WHAT YOU ARE ASKED TO DO: Recast every line of the records below as a Markdown table with the columns Row and Line. Put the row number in Row and the line's text in Line, skipping blank lines and leaving out the pictures.
*** DATA SHOWN ***
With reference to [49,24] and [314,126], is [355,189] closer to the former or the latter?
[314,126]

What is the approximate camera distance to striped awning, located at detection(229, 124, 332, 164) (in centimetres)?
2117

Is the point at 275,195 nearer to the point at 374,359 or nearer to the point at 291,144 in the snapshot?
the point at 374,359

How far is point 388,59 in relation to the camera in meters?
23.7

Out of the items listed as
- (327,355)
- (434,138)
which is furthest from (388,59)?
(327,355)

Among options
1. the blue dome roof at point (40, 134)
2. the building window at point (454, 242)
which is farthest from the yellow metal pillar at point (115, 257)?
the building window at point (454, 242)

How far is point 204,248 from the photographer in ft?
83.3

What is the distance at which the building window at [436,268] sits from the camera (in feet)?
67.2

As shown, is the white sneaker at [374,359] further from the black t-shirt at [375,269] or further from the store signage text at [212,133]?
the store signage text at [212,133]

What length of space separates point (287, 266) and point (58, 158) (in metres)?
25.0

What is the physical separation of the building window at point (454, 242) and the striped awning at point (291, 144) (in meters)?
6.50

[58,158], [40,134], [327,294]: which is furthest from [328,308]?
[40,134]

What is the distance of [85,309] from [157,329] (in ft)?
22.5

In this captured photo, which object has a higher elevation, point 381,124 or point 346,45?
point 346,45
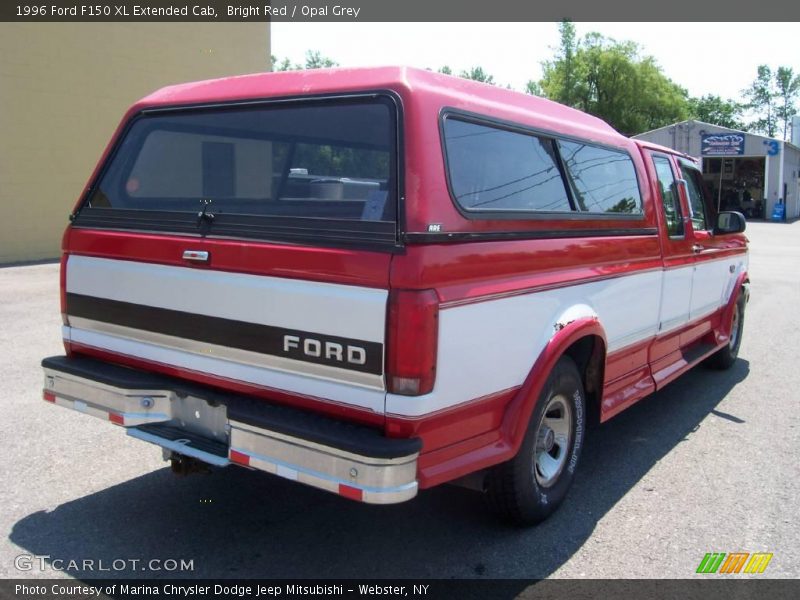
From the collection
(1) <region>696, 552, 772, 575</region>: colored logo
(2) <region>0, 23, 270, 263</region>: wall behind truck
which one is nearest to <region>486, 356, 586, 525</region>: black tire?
(1) <region>696, 552, 772, 575</region>: colored logo

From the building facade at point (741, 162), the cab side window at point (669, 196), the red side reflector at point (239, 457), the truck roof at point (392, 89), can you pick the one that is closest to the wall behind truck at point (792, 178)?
the building facade at point (741, 162)

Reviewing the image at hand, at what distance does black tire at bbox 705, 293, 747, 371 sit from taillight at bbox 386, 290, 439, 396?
16.4ft

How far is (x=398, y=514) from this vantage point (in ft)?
13.1

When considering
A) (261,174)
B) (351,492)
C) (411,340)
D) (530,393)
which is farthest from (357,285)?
(261,174)

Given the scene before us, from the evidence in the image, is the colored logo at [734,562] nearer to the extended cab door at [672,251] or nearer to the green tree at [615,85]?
the extended cab door at [672,251]

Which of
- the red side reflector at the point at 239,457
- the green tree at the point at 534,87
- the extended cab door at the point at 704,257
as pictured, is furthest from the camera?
the green tree at the point at 534,87

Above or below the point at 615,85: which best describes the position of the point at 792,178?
below

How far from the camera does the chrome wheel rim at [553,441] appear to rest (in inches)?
153

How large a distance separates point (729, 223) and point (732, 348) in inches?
61.3

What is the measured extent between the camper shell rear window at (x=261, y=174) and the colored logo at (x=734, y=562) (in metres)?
2.19

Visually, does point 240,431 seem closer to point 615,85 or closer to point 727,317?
point 727,317

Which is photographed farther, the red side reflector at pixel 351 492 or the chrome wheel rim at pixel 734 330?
the chrome wheel rim at pixel 734 330

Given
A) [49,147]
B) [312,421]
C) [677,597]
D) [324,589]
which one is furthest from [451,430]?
[49,147]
***
EXERCISE SOLUTION:
| Row | Line |
|---|---|
| 1 | With reference to [49,24] and [314,126], is [355,189] closer to the former or the latter? |
| 2 | [314,126] |
| 3 | What is the approximate camera distance to striped awning, located at detection(229, 124, 332, 164) (in centimetres)? |
| 4 | 2117 |
| 5 | Is the point at 275,195 nearer to the point at 374,359 or nearer to the point at 291,144 in the snapshot? |
| 6 | the point at 374,359 |
| 7 | How far is point 388,59 in relation to the camera in meters? |
| 8 | 23.7 |
| 9 | Out of the items listed as |
| 10 | - (327,355) |
| 11 | - (434,138) |
| 12 | which is furthest from (388,59)? |
| 13 | (327,355) |
| 14 | Among options |
| 15 | 1. the blue dome roof at point (40, 134) |
| 16 | 2. the building window at point (454, 242) |
| 17 | which is farthest from the yellow metal pillar at point (115, 257)? |
| 18 | the building window at point (454, 242) |
| 19 | How far is point 204,248 from the photographer in ft? |
| 20 | 83.3 |
| 21 | What is the distance at which the building window at [436,268] sits from the camera (in feet)? |
| 22 | 67.2 |
| 23 | As shown, is the white sneaker at [374,359] further from the black t-shirt at [375,269] or further from the store signage text at [212,133]? |
| 24 | the store signage text at [212,133] |
| 25 | What length of space separates point (287, 266) and point (58, 158) (in metres)? |
| 26 | 25.0 |
| 27 | What is the physical separation of the building window at point (454, 242) and the striped awning at point (291, 144) (in meters)? |
| 28 | 6.50 |
| 29 | [58,158], [40,134], [327,294]: which is furthest from [328,308]? |
| 30 | [40,134] |
| 31 | What is the distance of [85,309] from [157,329] (in ft)? |
| 32 | 22.5 |
| 33 | In this captured photo, which object has a higher elevation, point 381,124 or point 346,45? |
| 34 | point 346,45 |
| 35 | From the collection |
| 36 | (1) <region>696, 552, 772, 575</region>: colored logo |
| 37 | (2) <region>0, 23, 270, 263</region>: wall behind truck |
| 38 | which one is nearest to <region>486, 356, 586, 525</region>: black tire? |
| 39 | (1) <region>696, 552, 772, 575</region>: colored logo |
| 40 | From the building facade at point (741, 162), the cab side window at point (669, 196), the red side reflector at point (239, 457), the truck roof at point (392, 89), can you pick the one that is closest to the wall behind truck at point (792, 178)? |
| 41 | the building facade at point (741, 162) |
| 42 | Reviewing the image at hand, at what distance does black tire at bbox 705, 293, 747, 371 sit from taillight at bbox 386, 290, 439, 396? |
| 43 | 16.4ft |
| 44 | How far is (x=398, y=514) from this vantage point (in ft)? |
| 45 | 13.1 |
| 46 | When considering |
| 47 | A) (261,174) |
| 48 | B) (351,492) |
| 49 | C) (411,340) |
| 50 | D) (530,393) |
| 51 | which is farthest from (357,285)? |
| 52 | (261,174) |
| 53 | Given the scene before us, from the evidence in the image, is the colored logo at [734,562] nearer to the extended cab door at [672,251] or nearer to the green tree at [615,85]? |
| 54 | the extended cab door at [672,251] |
| 55 | Which of |
| 56 | - the red side reflector at the point at 239,457 |
| 57 | - the green tree at the point at 534,87 |
| 58 | - the extended cab door at the point at 704,257 |
| 59 | as pictured, is furthest from the camera? |
| 60 | the green tree at the point at 534,87 |
| 61 | Above or below the point at 615,85: which best describes the position of the point at 792,178? |
| 62 | below |
| 63 | How far from the camera does the chrome wheel rim at [553,441] appear to rest (in inches)? |
| 64 | 153 |
| 65 | How large a distance separates point (729, 223) and point (732, 348) in inches? |
| 66 | 61.3 |
| 67 | What is the measured extent between the camper shell rear window at (x=261, y=174) and the colored logo at (x=734, y=562) (in metres)? |
| 68 | 2.19 |
| 69 | Visually, does point 240,431 seem closer to point 615,85 or closer to point 727,317? |
| 70 | point 727,317 |
| 71 | Which is photographed farther, the red side reflector at pixel 351 492 or the chrome wheel rim at pixel 734 330? |
| 72 | the chrome wheel rim at pixel 734 330 |
| 73 | Given |
| 74 | A) [49,147] |
| 75 | B) [312,421] |
| 76 | C) [677,597] |
| 77 | D) [324,589] |
| 78 | which one is furthest from [451,430]? |
| 79 | [49,147] |